Par ailleurs, l’exercice d’évaluation peut se révéler particulièrement périlleux lorsque l’entreprise donne des biens qui ne figure pas à son bilan comme des archives photographiques, car cela soulève un doute sur l’origine de propriété. Doit-on l’inscrire au bilan préalablement à la donation ? Ou se limiter à une mention à l’annexe ? Ce choix n’est fiscalement pas neutre car, toute sortie d’actif entraîne une potentielle plus-value. Avant de donner un bien, il est donc essentiel de bien estimer le coût fiscal d’une telle opération.

Qui est responsable de l’évaluation des biens donnés ? Il est important de rappeler que dans le cadre du mécénat d’entreprise, l’organisme bénéficiaire du don n’est jamais tenu d’émettre un reçu fiscal (Rescrit N°2009/44 (FE) du 21 juillet 2009). S’il le fait, ou même s’il précise une valorisation dans un échange de mail, il met en jeu sa responsabilité. En effet, aux termes de l’article 1740 A du CGI, tout organisme qui délivre irrégulièrement des certificats, reçus, états ou attestations permettant à un contribuable d’obtenir le bénéfice d’une déduction du revenu ou du bénéfice imposable ou une réduction d’impôt est passible d’une amende fiscale égale à 25 % des sommes indûment mentionnées sur ces documents.

Pour sa part, le contribuable qui se prévaut de ce document n’encourt aucun redressement, sauf si l’administration prouve sa mauvaise foi ou l’existence de manœuvres frauduleuses, comme la collusion avec la personne ou l’organisme ayant délivré l’attestation.

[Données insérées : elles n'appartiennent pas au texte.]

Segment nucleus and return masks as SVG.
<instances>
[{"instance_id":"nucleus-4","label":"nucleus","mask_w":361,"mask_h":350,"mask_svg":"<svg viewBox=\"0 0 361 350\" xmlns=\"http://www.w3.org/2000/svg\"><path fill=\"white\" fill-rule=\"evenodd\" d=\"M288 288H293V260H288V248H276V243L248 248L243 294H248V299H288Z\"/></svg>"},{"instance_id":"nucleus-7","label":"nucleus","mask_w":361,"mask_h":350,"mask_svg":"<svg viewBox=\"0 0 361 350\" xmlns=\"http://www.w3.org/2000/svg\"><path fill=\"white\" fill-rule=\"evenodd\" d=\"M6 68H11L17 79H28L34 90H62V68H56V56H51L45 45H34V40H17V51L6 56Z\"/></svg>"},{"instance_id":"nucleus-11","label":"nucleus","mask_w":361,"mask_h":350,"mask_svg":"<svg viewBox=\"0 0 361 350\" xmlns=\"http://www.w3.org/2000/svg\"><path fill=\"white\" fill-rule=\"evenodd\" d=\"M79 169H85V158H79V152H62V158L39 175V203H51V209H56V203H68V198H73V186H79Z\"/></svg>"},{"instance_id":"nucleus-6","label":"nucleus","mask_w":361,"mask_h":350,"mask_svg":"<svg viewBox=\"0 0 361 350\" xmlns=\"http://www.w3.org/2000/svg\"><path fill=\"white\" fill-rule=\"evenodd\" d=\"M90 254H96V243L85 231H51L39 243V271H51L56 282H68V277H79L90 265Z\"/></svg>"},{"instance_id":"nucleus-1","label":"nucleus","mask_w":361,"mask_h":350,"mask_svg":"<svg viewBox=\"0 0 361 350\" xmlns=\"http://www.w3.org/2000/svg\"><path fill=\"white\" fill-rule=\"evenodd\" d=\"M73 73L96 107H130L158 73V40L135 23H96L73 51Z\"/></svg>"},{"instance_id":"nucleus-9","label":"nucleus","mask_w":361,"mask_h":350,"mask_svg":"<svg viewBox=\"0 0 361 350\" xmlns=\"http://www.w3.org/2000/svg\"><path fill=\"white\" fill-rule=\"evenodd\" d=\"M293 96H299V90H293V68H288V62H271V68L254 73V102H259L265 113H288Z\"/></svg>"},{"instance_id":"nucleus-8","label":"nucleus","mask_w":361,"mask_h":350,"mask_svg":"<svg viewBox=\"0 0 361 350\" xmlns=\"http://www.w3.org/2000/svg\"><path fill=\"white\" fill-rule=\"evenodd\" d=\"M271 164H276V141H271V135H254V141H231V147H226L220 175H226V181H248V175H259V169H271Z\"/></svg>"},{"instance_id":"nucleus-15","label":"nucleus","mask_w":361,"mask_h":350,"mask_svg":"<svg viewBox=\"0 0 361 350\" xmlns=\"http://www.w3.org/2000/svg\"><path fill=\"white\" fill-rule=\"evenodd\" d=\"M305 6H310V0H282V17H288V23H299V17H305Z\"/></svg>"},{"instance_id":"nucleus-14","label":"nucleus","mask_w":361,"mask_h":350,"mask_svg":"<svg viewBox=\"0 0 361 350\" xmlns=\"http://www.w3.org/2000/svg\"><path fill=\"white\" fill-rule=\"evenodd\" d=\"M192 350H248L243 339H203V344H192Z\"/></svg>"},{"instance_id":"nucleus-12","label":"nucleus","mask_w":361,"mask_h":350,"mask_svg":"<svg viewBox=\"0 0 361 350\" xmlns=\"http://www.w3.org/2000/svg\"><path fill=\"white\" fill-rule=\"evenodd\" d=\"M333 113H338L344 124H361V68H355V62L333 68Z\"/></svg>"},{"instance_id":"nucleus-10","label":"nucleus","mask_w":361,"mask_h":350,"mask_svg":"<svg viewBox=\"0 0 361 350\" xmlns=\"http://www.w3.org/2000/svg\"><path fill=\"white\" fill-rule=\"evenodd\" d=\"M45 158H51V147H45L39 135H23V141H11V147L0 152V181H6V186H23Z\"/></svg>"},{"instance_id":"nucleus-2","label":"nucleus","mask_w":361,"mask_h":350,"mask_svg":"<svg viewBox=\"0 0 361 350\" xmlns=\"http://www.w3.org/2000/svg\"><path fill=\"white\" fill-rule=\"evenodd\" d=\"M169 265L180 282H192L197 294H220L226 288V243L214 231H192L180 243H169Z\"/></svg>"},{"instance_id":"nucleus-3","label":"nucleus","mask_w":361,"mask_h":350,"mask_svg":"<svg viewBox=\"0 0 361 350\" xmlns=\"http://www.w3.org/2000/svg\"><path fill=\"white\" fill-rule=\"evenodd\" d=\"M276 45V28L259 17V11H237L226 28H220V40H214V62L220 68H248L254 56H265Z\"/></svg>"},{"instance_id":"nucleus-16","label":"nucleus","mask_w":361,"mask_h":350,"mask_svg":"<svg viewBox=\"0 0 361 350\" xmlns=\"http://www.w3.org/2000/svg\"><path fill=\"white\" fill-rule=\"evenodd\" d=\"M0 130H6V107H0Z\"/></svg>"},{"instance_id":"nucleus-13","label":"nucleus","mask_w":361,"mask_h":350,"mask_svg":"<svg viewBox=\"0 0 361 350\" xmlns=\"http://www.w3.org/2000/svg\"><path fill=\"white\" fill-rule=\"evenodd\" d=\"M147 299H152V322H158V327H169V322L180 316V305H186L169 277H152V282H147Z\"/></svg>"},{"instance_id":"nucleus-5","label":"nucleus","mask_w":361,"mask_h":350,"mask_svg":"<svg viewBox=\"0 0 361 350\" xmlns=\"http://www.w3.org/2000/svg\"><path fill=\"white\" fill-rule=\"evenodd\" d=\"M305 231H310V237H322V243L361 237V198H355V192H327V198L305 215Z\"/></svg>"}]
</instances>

De plus, les dirigeants de droit ou de fait en fonction au moment de la délivrance de ces reçus sont solidairement responsables du paiement de l’amende si leur mauvaise foi est établie. Reste que l’organisme ne peut inventer des chiffres, il est donc obligé de s’en tenir aux informations transmises à l’entreprise. En pratique je n’ai vu que dans de très rares cas l’administration contester l’estimation opérée.